Cash loves the beach!

Cash dreamed of seeing a waterfall, so his parents pushed his 100+ lbs stroller up a hill in Yosemite National Park!

Here's the state-of-the-art overhead lift system that we installed!

When the Chivers come together, magical things happen. Your donations to theChive Fund continually make a significant difference in the lives of kids with rare medical illnesses. Cash is a happy kid, but transporting him became increasingly difficult for his mom. $34,300 later, you guys have alleviated Ashley of a great burden. Transporting him around the house is not only easy, but he has a blast gliding down the hallway.

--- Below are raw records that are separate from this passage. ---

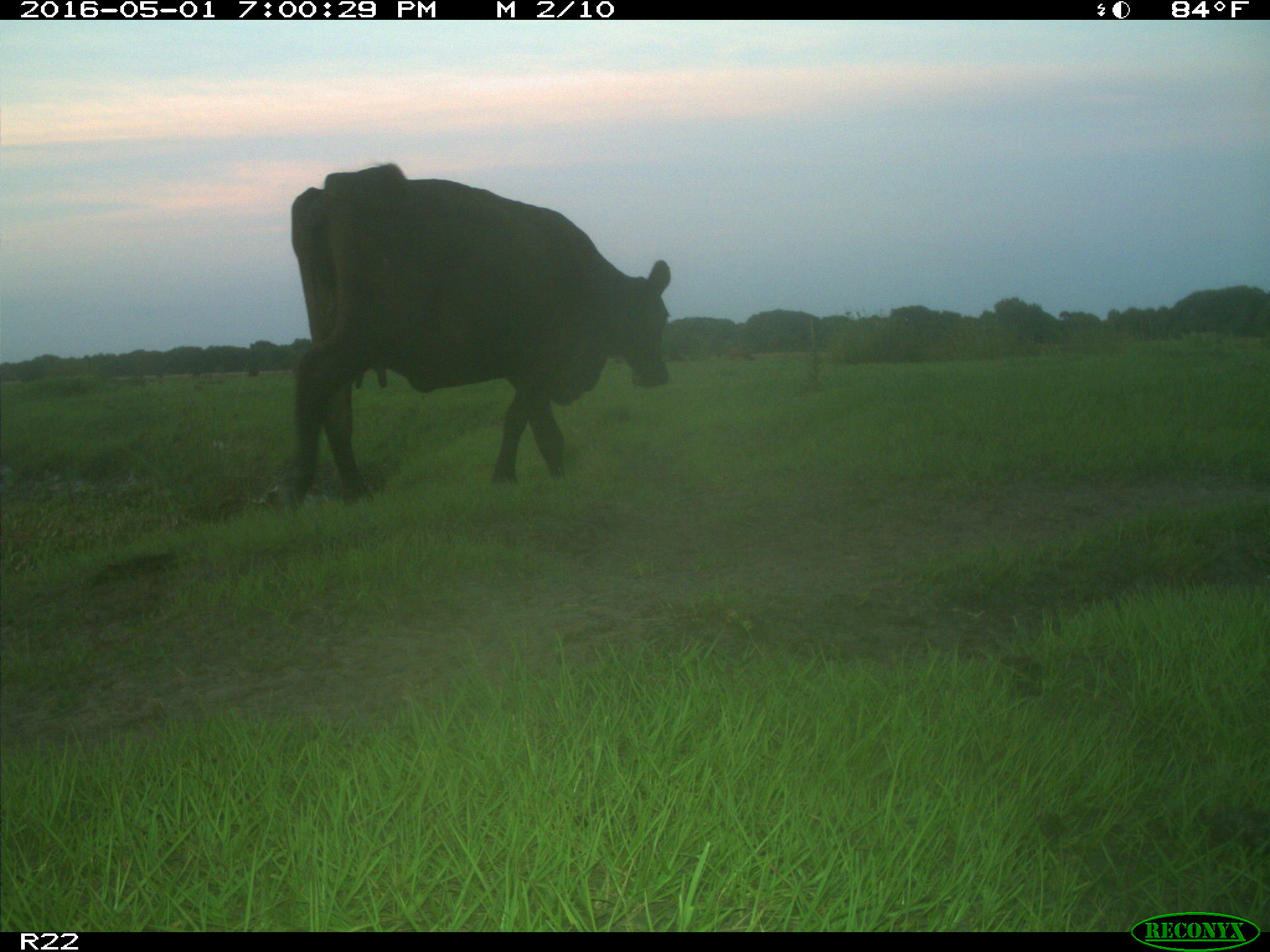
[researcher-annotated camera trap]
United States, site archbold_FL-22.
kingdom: Animalia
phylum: Chordata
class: Mammalia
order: Artiodactyla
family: Bovidae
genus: Bos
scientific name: Bos taurus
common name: domestic cow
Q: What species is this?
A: Bos taurus (domestic cow).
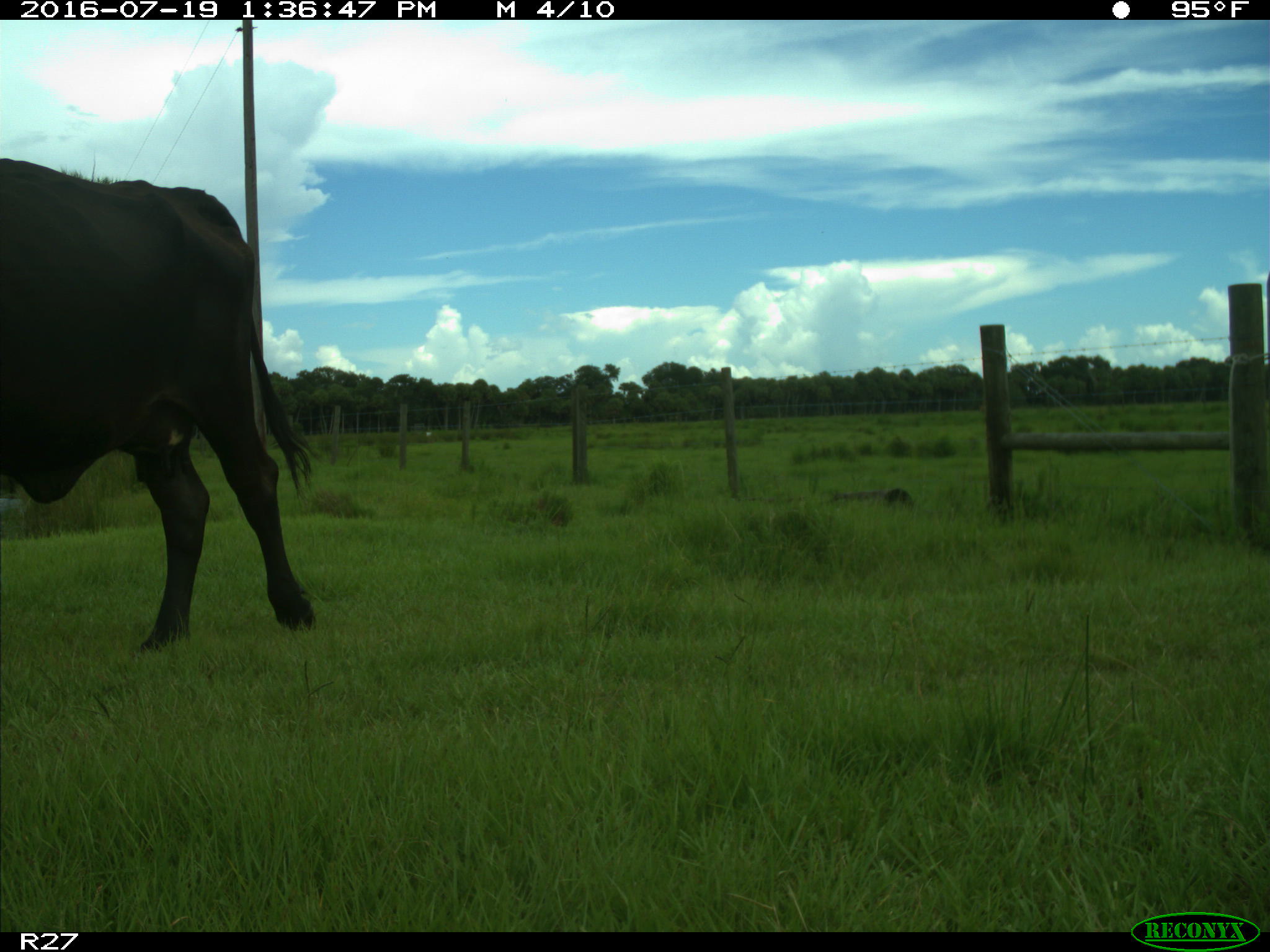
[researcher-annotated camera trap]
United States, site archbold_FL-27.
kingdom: Animalia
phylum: Chordata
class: Mammalia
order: Artiodactyla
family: Bovidae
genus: Bos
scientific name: Bos taurus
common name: domestic cow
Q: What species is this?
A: Bos taurus (domestic cow).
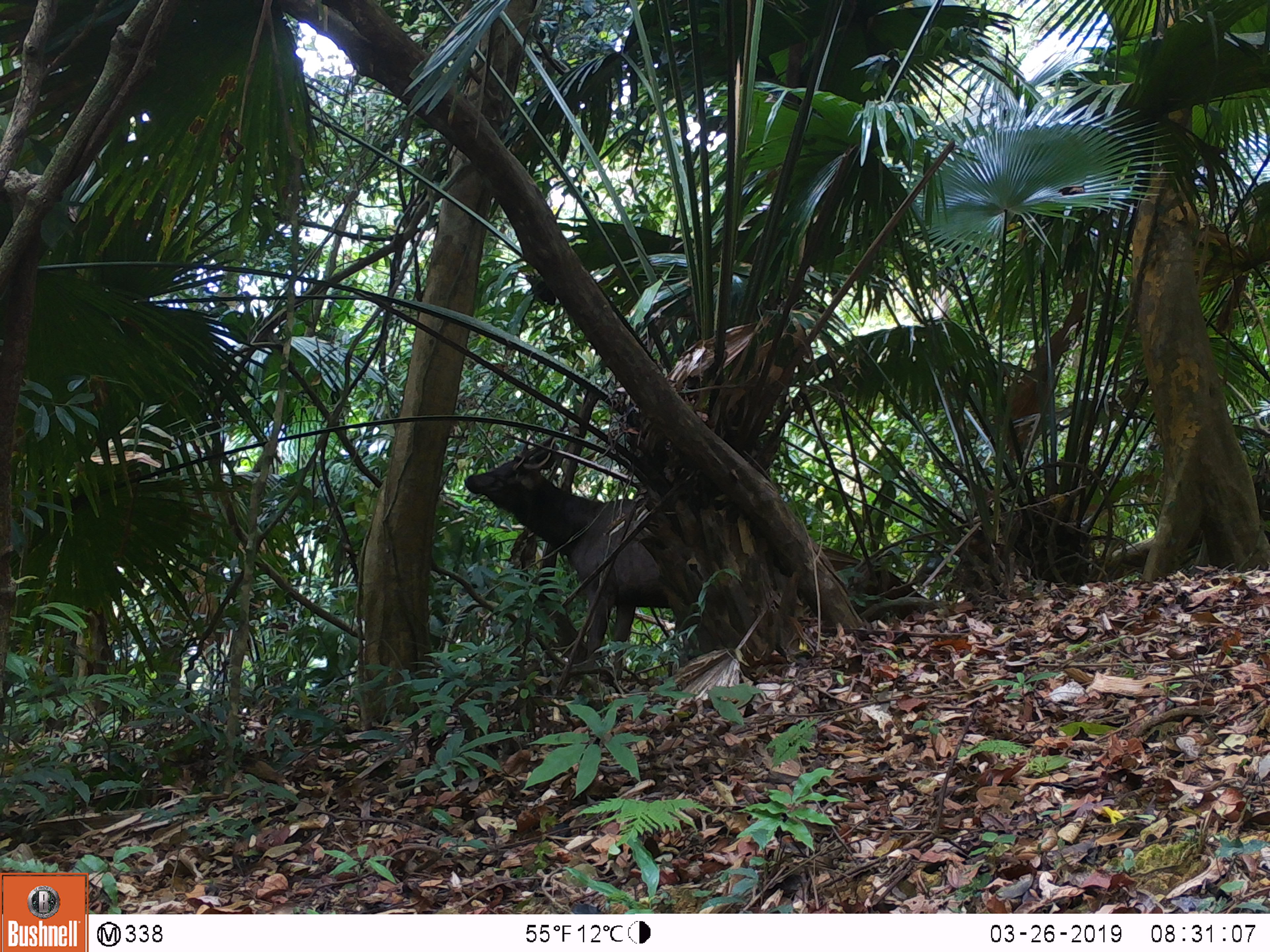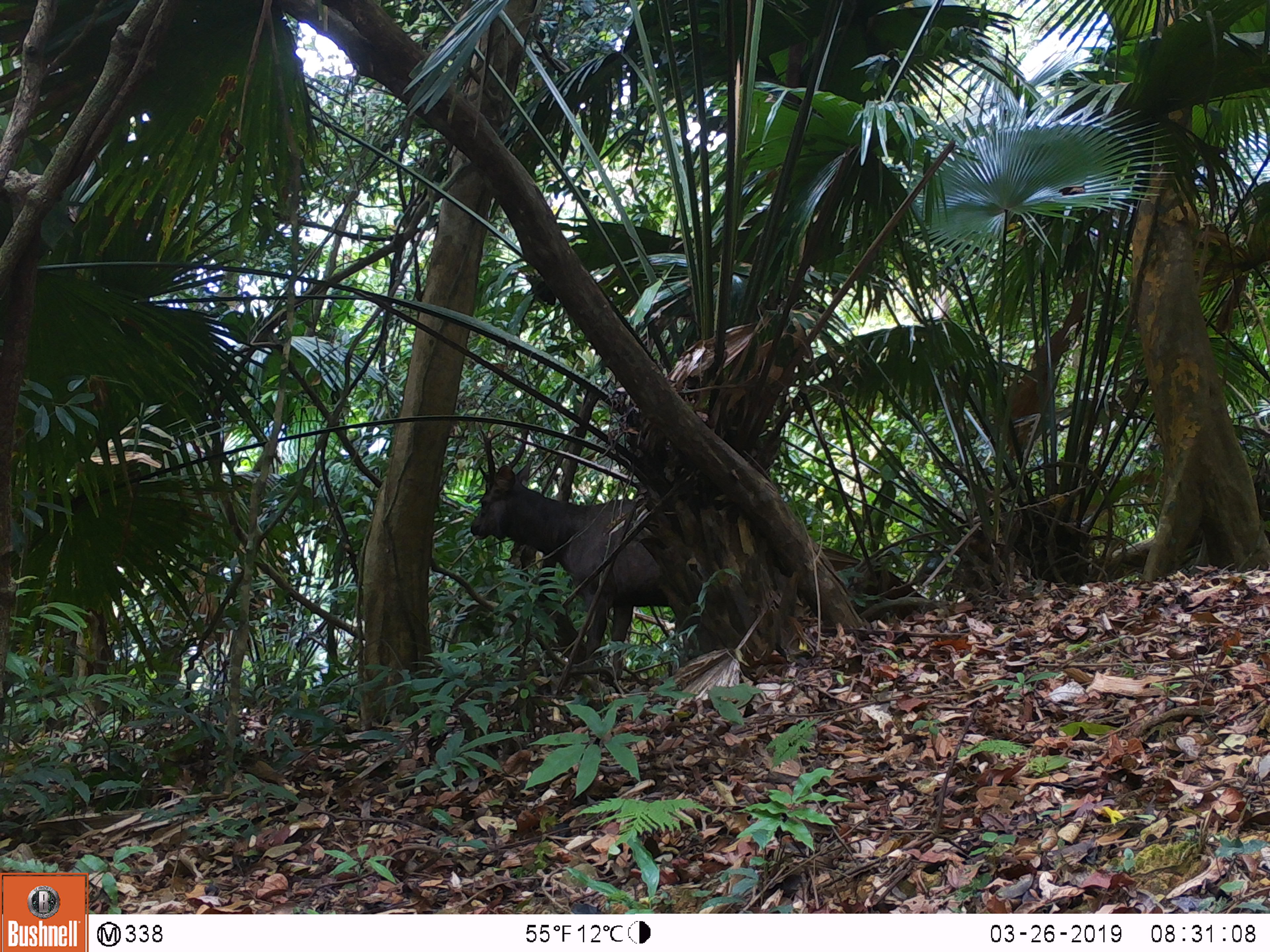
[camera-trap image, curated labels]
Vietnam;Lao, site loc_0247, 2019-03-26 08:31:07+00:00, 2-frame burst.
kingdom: Animalia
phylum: Chordata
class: Mammalia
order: Artiodactyla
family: Cervidae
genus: Rusa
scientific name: Rusa unicolor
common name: sambar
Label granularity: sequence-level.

They said he'd only live 6 months, but Cash had other plans. If we've learned anything about this kid, Cash is a charismatic survivor and knows how to get his way. He is blessed to have loving, active parents who will go the necessary lengths to make his dreams come true. His health limitations aren't stopping him from living life to the fullest. In just 4 years, he has already achieved and seen so much. His life is an inspiration to us all.